The denial of a motion for summary judgment is an interlocutory order not ordinarily immediately appealable. See 28 U.S.C. Sec. 1291; see also Cartier v. Lussier, 955 F.2d 841, 844 (2d Cir.1992) ("the denial of summary judgment based on the issue of qualified immunity [is] technically interlocutory"). In the interest of judicial economy, appellate courts do not freely allow exceptions to the final judgment requirement for appellate jurisdiction. To do otherwise would invite a plethora of piecemeal appeals.

Under certain circumstances, however, the denial of a defendant's summary judgment motion on the ground of qualified immunity is an exception to the general rule and is immediately appealable under the collateral order doctrine. Mitchell v. Forsyth, 472 U.S. 511, 527-30, 105 S.Ct. 2806, 2816-17, 86 L.Ed.2d 411 (1985); Cohen v. Beneficial Indus. Loan Corp., 337 U.S. 541, 546-47, 69 S.Ct. 1221, 1225-26, 93 L.Ed. 1528 (1949); Cartier, 955 F.2d at 844. An appropriate application of the collateral order doctrine here would ensure that if the denial of the defendants' motion was erroneous the individual defendants would not be subjected unnecessarily to the ordeal of defending against the plaintiffs' claims. See Mitchell, 472 U.S. at 526-27, 105 S.Ct. at 2815-16 (qualified immunity is an entitlement "not to stand trial or face the other burdens of litigation"). Certain rights are "too important to be denied review and too independent of the cause itself to require that appellate consideration be deferred until the whole case is adjudicated." Cohen, 337 U.S. at 546, 69 S.Ct. at 1225. As the Supreme Court has recognized, an immediate appeal from the denial of a motion for summary judgment based on the qualified immunity doctrine is appropriate because " '[t]here are simply no further steps that can be taken in the District Court to avoid the trial the defendant maintains is barred.' " Mitchell, 472 U.S. at 527, 105 S.Ct. at 2816 (quoting Abney v. United States, 431 U.S. 651, 659, 97 S.Ct. 2034, 2040, 52 L.Ed.2d 651 (1977)).

:::::

▸ **About this task**
Write out the part of the passage on appealing qualified immunity rulings that begins with the words "The denial of a motion for summary judgment is" and ends after the words "of piecemeal appeals.". None of the material is needed here.

▸ **Input data**
:::::

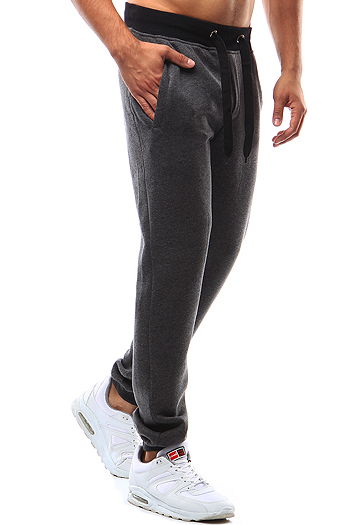 Spodnie męskie dresowe antracytowe UX2215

:::::

▸ **Exercise solution**
The denial of a motion for summary judgment is an interlocutory order not ordinarily immediately appealable. See 28 U.S.C. Sec. 1291; see also Cartier v. Lussier, 955 F.2d 841, 844 (2d Cir.1992) ("the denial of summary judgment based on the issue of qualified immunity [is] technically interlocutory"). In the interest of judicial economy, appellate courts do not freely allow exceptions to the final judgment requirement for appellate jurisdiction. To do otherwise would invite a plethora of piecemeal appeals.